I am familiar with SPSS and various other data software programs (SPS JMP, DataDesk, R, etc.). This stuff is not always easy. Do you mind explaining how you are able to say this: "The results of the MANOVA indicate that the groups tested do have an affect on my dependent variables (as a whole and separately)." Hypothesis tests? Statistics? Error?
There are a quite a few ways to tackle this, and I have used SPSS pretty recently (and also own a pretty thick and expensive book on it). If you want to attach a data set in whatever format you have, I could look over it and act as another set of eyes. I may or may not be able to direct you some.
For your own edification/convenience, allow me to list the Assumptions of Manova from Discovering Statistics Using SPSS by Andy Field (second edition): (Of course, you may already know all this)
1) Independence: Are your observations statistically independent?
2) Random Sampling: Your data should be randomly sampled from the population of interest and measured at an interval level.

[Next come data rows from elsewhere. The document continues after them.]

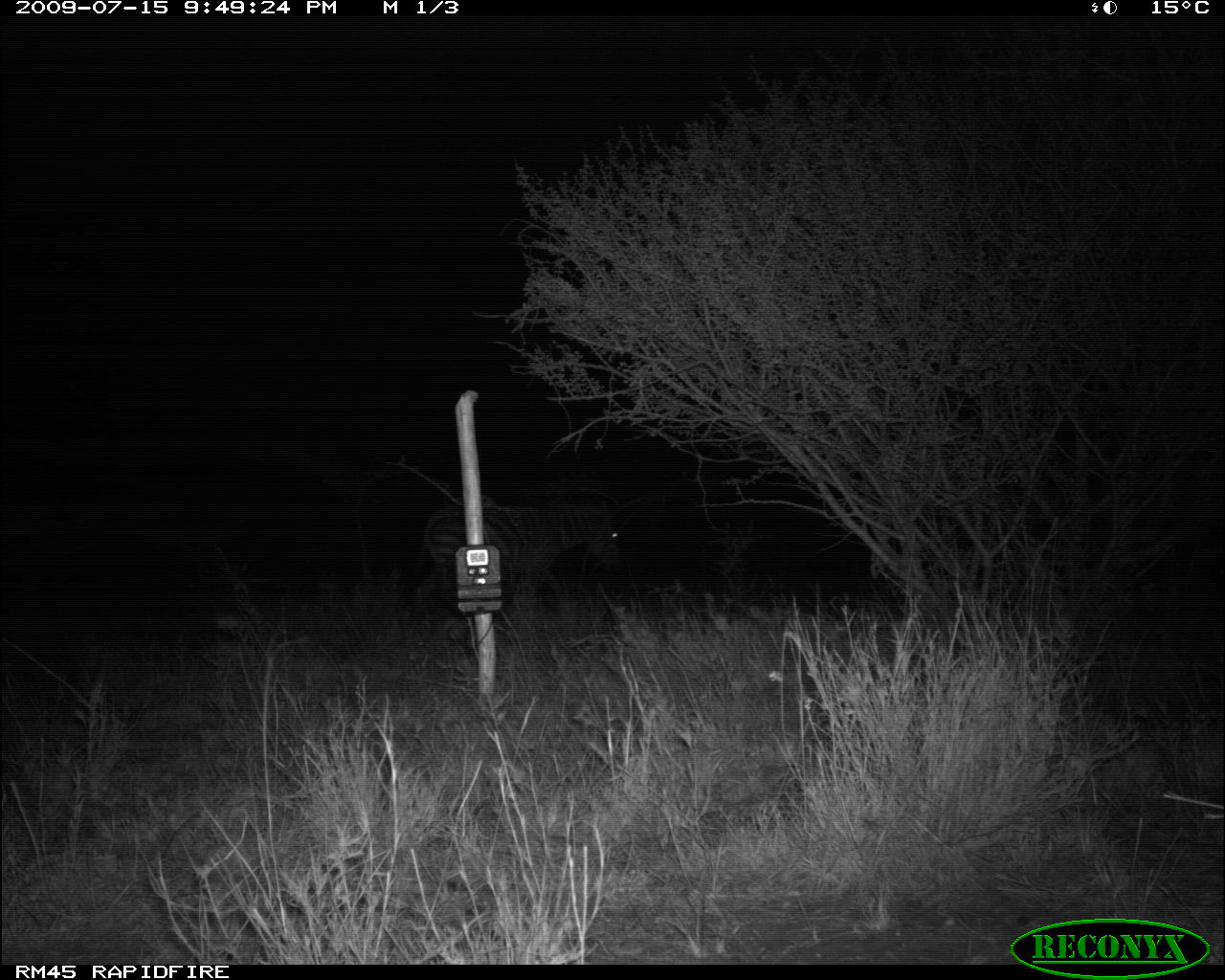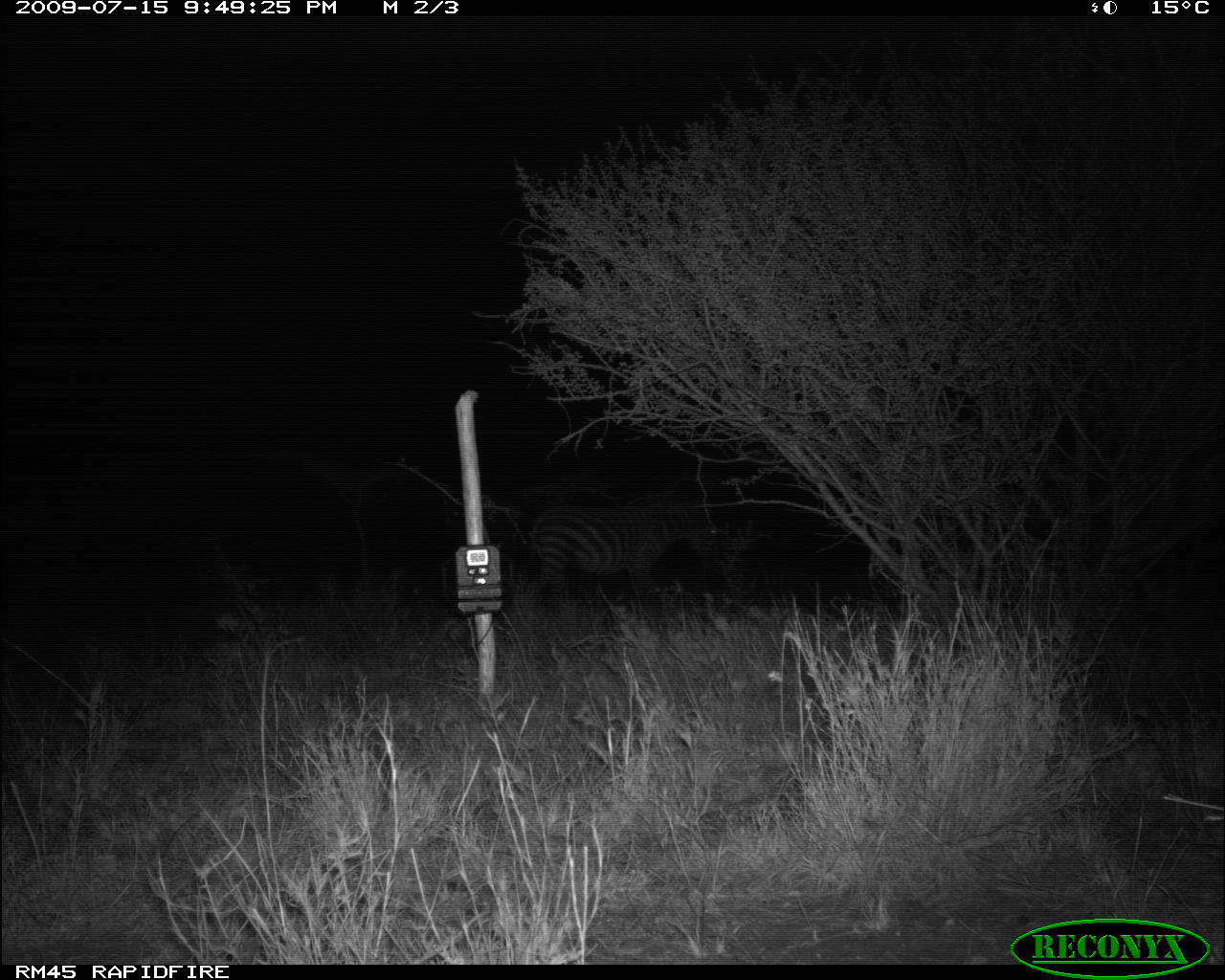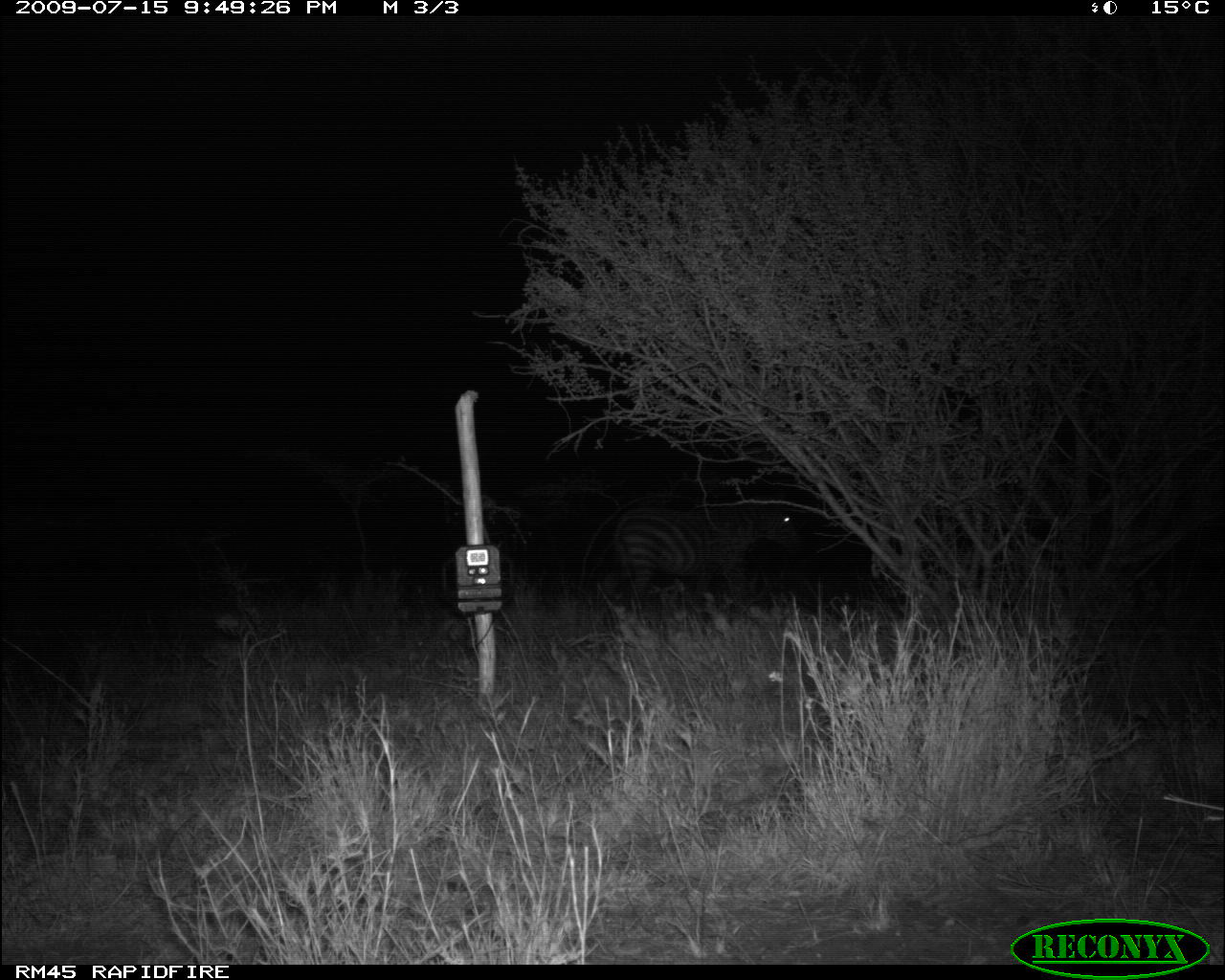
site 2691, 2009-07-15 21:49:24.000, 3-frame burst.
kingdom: Animalia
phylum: Chordata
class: Mammalia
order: Perissodactyla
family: Equidae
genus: Equus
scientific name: Equus quagga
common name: plains zebra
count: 1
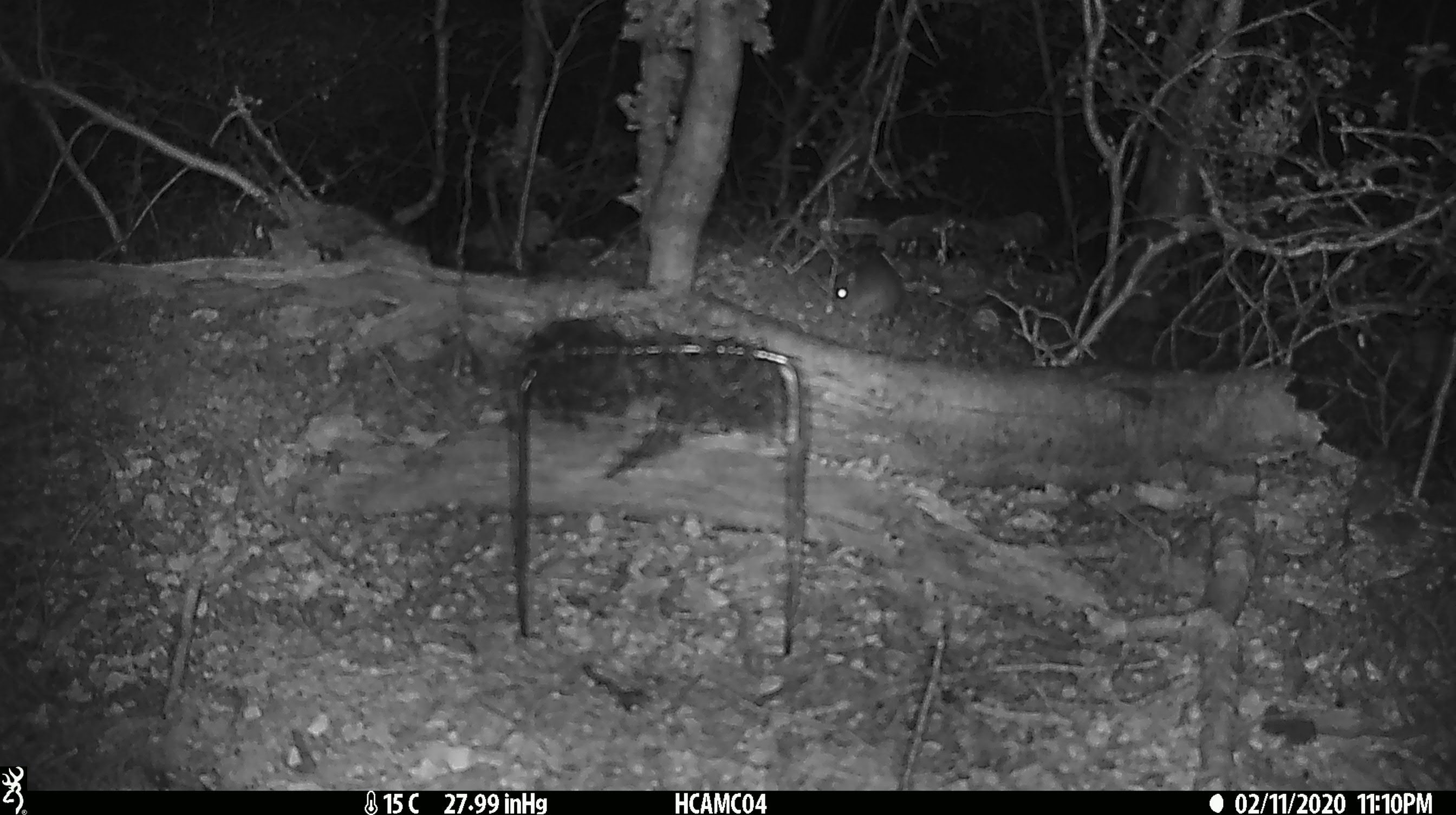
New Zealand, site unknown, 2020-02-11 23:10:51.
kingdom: Animalia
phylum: Chordata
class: Mammalia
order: Rodentia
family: Muridae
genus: Mus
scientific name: Mus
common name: mouse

3) Multivariate normality: In ANOVA, we assume that our dependent variable is normally distributed within each group. In the case of MANOVA, we assume that the dependent variables (collectively) have multivariate normality with groups.
4) Homogeneity of covariance matrices: In ANOVA, it is assumed that the variances in each group are roughly equal (homogeneity of variance). In MANOVA we must assume that this is true for each dependent variable, but also that the correlation between any two dependent variables is the same in all groups. This assumption is examined by testing whether the population variance-covariance matrices of the different groups in the analysis are equal.
You are also, of course, free to PM me. Hopefully I can be of some help.